Shenqiu Yuneng Biomass Power Generation Projects
On May 25, 2011, Xi’an TCH entered into a Letter of Intent with Shenqiu YuNeng Thermal Power Co., Ltd. (the “Shenqiu”) for Xi’an TCH to reconstruct and transform a Thermal Power Generation System owned by Shenqiu into a 75T/H Biomass Power Generation System for $3.57 million (RMB 22.5 million). The project commenced in June 2011, and was completed in the third quarter of 2011. On September 28, 2011, Xi’an TCH entered into a Biomass Power Generation Asset Transfer Agreement with Shenqiu. Per the Transfer Agreement, Shenqiu sold to Xi’an TCH a set of 12 MW biomass power generation systems, effectuation of such sale occurring after Xi’an TCH converted the system for biomass power generation purposes. As consideration for the biomass power generation system, Xi’an TCH agreed to pay Shenqiu $10,937,500 (RMB 70 million) in cash in three installments within six months upon the transfer of ownership of the system. By the end of fiscal year 2012, all of the consideration was paid in full. On September 28, 2011, Xi’an TCH and Shenqiu also entered into a Biomass Power Generation Project Lease Agreement (the “Lease Agreement”). Under the Lease Agreement, Xi’an TCH agreed to lease a set of 12MW biomass power generation systems to Shenqiu for $286,000 (RMB 1,800,000) per month for 11 years. Upon completion of the Lease Agreement, ownership of this system will be transferred from Xi’an TCH to Shenqiu at no cost. Shenqiu provided one month leasing fee as security deposit to Xi’an TCH as well as personal guarantees from its legal representative.
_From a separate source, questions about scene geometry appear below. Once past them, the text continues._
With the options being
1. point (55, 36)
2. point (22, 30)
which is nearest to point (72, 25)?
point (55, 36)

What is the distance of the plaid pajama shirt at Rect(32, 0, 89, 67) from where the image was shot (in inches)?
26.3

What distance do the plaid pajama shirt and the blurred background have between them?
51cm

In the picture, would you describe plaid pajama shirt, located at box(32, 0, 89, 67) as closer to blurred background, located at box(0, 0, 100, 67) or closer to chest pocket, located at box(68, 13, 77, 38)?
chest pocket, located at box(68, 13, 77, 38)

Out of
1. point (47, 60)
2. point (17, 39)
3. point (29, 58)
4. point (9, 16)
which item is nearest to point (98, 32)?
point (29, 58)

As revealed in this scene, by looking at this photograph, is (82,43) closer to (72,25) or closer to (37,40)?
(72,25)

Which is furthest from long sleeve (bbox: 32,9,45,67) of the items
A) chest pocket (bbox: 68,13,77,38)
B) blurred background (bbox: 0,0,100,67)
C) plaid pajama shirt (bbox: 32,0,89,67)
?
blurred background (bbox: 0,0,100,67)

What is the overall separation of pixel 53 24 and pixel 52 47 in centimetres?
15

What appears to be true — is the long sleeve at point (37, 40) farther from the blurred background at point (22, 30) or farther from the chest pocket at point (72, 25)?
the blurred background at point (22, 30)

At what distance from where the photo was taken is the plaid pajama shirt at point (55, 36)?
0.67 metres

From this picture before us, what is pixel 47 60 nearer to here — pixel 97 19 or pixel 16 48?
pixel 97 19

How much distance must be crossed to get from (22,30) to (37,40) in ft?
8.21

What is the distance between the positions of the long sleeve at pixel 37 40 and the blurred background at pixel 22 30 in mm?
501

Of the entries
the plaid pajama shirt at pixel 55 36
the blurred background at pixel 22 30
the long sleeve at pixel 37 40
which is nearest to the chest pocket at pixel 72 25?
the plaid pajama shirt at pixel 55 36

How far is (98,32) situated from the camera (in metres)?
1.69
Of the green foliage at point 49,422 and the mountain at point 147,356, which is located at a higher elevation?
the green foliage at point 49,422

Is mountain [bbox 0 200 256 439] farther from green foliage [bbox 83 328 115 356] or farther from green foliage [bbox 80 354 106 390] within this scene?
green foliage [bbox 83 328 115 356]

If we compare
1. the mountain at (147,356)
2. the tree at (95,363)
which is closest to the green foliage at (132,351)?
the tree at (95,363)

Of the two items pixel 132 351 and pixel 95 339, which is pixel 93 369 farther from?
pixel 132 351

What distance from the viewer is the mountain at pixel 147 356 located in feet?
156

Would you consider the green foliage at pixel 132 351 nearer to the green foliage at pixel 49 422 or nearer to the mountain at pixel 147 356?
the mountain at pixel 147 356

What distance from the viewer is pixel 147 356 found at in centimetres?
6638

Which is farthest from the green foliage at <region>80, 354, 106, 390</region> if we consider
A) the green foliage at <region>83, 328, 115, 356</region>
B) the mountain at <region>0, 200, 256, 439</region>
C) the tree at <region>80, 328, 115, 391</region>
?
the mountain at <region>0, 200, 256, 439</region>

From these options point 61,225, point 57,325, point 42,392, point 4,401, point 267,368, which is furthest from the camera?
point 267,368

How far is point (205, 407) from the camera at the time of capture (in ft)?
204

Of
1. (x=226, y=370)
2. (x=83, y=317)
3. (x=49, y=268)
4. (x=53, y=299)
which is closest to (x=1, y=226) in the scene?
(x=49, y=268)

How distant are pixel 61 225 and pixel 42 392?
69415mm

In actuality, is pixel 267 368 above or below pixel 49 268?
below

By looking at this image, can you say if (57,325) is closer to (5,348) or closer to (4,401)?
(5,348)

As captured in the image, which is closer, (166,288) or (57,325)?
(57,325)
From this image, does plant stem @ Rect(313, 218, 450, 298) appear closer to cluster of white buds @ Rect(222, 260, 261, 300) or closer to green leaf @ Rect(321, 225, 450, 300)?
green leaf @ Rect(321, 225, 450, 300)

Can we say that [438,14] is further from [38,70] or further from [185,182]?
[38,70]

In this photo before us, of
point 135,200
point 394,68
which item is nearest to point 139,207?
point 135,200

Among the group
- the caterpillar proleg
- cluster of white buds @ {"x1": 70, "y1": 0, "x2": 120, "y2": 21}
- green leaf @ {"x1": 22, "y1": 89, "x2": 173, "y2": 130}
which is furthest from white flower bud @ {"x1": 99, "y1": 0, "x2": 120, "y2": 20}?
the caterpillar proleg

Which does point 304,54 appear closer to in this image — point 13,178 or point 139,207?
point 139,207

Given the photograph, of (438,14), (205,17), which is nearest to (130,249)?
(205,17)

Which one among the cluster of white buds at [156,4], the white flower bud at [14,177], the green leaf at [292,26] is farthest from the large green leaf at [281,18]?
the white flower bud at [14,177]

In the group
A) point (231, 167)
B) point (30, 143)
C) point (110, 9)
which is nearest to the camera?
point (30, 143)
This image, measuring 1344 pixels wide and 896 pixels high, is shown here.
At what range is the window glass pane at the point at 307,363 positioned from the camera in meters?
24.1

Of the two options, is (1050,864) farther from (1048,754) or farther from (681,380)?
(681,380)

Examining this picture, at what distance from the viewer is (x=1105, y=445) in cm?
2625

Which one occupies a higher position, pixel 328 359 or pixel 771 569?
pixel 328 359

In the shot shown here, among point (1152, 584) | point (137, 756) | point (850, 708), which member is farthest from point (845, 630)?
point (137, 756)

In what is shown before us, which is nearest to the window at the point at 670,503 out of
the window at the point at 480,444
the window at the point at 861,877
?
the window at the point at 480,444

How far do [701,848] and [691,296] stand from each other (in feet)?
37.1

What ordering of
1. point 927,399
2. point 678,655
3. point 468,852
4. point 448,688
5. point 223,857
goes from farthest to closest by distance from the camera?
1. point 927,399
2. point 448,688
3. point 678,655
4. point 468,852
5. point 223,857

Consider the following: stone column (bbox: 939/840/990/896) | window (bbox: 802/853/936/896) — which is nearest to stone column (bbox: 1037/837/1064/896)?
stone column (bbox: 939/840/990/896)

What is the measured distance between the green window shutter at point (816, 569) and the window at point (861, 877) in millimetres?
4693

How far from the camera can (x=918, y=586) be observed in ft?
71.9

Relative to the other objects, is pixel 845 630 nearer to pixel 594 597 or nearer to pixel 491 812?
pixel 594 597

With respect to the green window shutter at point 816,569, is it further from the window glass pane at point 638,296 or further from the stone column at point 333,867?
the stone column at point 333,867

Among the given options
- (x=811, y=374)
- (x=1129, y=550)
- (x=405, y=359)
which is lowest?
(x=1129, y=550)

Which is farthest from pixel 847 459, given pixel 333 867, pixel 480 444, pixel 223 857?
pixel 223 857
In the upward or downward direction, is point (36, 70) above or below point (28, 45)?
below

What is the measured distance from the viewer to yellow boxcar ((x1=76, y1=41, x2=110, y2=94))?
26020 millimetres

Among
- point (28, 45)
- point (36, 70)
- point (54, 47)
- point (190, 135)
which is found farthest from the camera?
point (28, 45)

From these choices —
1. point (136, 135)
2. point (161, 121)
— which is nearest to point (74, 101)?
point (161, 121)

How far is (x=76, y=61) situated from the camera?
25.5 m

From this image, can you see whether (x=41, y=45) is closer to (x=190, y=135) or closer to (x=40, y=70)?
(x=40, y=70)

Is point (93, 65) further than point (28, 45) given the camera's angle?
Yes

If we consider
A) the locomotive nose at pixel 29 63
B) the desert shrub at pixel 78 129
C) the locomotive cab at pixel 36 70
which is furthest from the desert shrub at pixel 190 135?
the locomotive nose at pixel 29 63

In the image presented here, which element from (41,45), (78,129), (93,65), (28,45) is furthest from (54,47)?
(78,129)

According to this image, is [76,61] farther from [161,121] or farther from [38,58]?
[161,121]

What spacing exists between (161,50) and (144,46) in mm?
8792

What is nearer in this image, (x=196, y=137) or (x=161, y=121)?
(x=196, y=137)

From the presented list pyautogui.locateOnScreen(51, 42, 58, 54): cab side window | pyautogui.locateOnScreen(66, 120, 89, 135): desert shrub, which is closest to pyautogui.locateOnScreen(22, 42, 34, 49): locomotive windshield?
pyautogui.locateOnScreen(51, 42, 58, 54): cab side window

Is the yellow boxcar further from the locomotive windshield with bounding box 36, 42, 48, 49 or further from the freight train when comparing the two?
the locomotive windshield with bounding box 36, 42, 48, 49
On October 8, 2012, Xi’an TCH entered into a Letter of Intent for Technical Reformation of Shenqiu Project Phase II with Shenqiu for technical reformation to enlarge the capacity of the Shenqiu Project Phase I. The technical reformation involved the construction of another 12MW biomass power generation system. After the reformation, the generation capacity of the power plant increased to 24MW. The project commenced on October 25, 2012 and was completed during the first quarter of 2013. During the construction period, from November 2012 to March 2013, Xi'an TCH agreed to stop charging Shenqiu Phase I rental fees. On March 30, 2013, Xi’an TCH and Shenqiu entered into a Biomass Power Generation Project Lease Agreement (the “Lease Agreement”). Under the Lease Agreement, Xi’an TCH agreed to lease the second set of 12MW biomass power generation systems to Shenqiu for $239,000 (RMB 1,500,000) per month for 9.5 years. Upon completion of the Lease Agreement, ownership of this system will be transferred from Xi’an TCH to Shenqiu at no cost.
Related Party Transactions
Erdos TCH sold all power generation stations through sales type leases to Erdos Metallurgy Co., Ltd., the non-controlling interest holder. Total sales and interest income for this non-controlling interest was $0.2 million and $1.83 million for the three months ended March 31, 2013, and $0.1 million and $1.86 million for the three months ended March 31, 2012, respectively.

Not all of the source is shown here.